OBJECTIVE 1: According to the U-Plan case study, why did the author create the app mock-up? Answer in one to three sentences.

* * * * * * *

U-Plan, UX Design Case Study

What is U-Plan?

My main reason for creating this app mock-up was mainly out of frustration, of not being aware of events around town and finding out about them long after they were over, or on the same day the event is scheduled to take place. Toronto is an extremely busy city, with several regions outside the GTA (Greater Toronto Area), therefore it can be difficult to travel to various locations without notice, planning, and accurate information.

Several factors are considered by most, if not all residents of this city when they are deciding whether or not to attend an event, including commute time (via public transport, or driving), parking, ticket cost/if there is a ticket, and believe it or not, the weather too.

This App is your one-stop portal to all events in your city (my city is Toronto, of course).

Features included:

Auto detect location

Select date/multiple dates

Apply category filters- Sports, Music, Family, Kids etc.

View event information- where to purchase ticket (website address), location, parking information, date, time, other miscellaneous information

Color-coded calendar, where each color represents a category

Research Findings:

Luckily, I discovered at a very early stage of planning that I wasn’t the only one who dealt with the frustration of having little to no information on events beforehand.

* * * * * * *

OBJECTIVE 2: Rewrite the entries below, changing "uppermost" to "highest" and leaving everything else as it is.

* * * * * * *

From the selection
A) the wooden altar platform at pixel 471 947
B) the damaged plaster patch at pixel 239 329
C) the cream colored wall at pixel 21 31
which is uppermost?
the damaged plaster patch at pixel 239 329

* * * * * * *

SOLUTION 1: The author made it out of frustration at not knowing about events around town. They would find out about events long after they were over, or on the same day the events were scheduled to take place.

SOLUTION 2:
From the selection
A) the wooden altar platform at pixel 471 947
B) the damaged plaster patch at pixel 239 329
C) the cream colored wall at pixel 21 31
which is highest?
the damaged plaster patch at pixel 239 329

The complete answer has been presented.